A developer who chose Sanity for a project that needed a content infrastructure serious enough to model complex relationships and flexible enough to be customized for a non-developer content team. They built the schema. They configured the Studio. They wrote the GROQ queries. The content team uses what they built every day. The developer's relationship with Sanity is: maintenance, evolution, and occasional deep satisfaction when the content model they designed months ago handles a new requirement gracefully.
To make sanity the system of record for build a content model that's flexible enough to serve the product's needs and. Not aspirationally — operationally. The kind of intention that shows up as a daily habit, not a quarterly goal.
The tangible result: build a content model that's flexible enough to serve the product's needs and happens on schedule, without manual intervention, and without the anxiety of schema changes that require migration scripts for existing content — the cost. sanity has earned a place in the daily workflow rather than being tolerated in it.

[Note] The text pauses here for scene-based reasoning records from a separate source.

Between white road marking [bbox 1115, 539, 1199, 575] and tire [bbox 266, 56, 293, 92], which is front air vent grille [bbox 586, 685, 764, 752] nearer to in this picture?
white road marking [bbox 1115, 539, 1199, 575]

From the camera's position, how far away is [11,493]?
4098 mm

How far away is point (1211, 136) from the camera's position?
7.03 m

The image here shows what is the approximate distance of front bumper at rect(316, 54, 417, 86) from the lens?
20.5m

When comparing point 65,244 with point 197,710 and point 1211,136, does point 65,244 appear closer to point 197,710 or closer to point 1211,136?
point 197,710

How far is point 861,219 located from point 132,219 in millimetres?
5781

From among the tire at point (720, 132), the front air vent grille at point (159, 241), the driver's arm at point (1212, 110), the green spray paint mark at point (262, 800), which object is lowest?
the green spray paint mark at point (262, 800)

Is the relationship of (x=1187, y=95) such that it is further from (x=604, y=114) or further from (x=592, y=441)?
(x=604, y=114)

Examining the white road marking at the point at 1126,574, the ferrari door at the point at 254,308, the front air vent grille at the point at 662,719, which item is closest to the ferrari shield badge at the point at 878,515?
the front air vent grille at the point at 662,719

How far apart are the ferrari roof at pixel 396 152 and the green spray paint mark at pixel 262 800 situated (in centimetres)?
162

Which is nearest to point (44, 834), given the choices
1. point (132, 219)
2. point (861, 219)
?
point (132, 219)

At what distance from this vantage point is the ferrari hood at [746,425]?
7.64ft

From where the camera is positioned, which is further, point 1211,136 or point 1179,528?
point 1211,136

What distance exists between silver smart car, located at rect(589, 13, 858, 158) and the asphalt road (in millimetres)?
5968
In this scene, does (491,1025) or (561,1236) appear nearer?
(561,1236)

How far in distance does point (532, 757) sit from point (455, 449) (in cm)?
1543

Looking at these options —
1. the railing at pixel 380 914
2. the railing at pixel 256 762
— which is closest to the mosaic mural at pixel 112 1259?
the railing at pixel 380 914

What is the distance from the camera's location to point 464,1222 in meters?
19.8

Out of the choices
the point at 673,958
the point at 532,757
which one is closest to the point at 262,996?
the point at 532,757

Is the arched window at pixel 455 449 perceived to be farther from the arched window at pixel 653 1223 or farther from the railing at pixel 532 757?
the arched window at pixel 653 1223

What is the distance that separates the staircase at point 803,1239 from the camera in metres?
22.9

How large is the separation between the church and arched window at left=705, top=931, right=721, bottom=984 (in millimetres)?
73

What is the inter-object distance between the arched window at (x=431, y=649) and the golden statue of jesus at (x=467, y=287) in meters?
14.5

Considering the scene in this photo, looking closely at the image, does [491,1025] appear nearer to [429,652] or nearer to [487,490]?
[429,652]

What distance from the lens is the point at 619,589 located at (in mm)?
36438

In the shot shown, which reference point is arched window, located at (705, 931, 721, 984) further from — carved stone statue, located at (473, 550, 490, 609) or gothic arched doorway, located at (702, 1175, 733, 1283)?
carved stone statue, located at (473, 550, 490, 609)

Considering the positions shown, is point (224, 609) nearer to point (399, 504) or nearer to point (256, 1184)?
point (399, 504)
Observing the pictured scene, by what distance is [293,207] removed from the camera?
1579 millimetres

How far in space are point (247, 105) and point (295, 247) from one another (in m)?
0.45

The content team wants to add a new content type: a comparison page where two products are placed side-by-side. Each side references an existing product document. The developer is adding a new document type to the schema. They're modeling two reference fields with a validation that requires both to be populated. They're adding a custom input component that shows both referenced documents side-by-side in the Studio editor so the content team can see what they're building while they build it. This is a 4-hour task. It will be used for 200 comparison pages.
Uses Sanity on 2–4 projects. Has built custom Studio configurations including custom input components, desk structure, and custom previews. Writes GROQ for content delivery. Works with a content team of 2–8 people who use the Studio daily. Has configured Sanity's image pipeline for automatic optimization and transformations. Has connected Sanity to a Next.js or Astro frontend. Has a Sanity webhook configured for cache invalidation on content publish. Knows where Sanity's content lake sits in the broader data architecture and can explain it to others.
They've stopped comparing alternatives. sanity is open before their first meeting. Build a content model that's flexible enough to serve the product's needs and runs on a cadence they didn't have to enforce. The strongest signal: they've started onboarding teammates into their setup unprompted.
It's not one thing — it's the accumulation. Schema changes that require migration scripts for existing content — the cost that they've reported, worked around, and accepted. Then a competitor demo shows the same workflow without the friction, and the sunk cost argument collapses. Their worldview — content is structured data — treating it like a document is a choice with consequences — makes them unwilling to compromise once a better option is visible.
Pairs with `contentful-primary-user` to map the developer-configured vs. out-of-box headless CMS philosophy. Contrast with `vercel-primary-user` for the full Next.js + Sanity + Vercel content delivery stack. Use with `figma-primary-user` for the design-to-content architecture workflow on large digital products.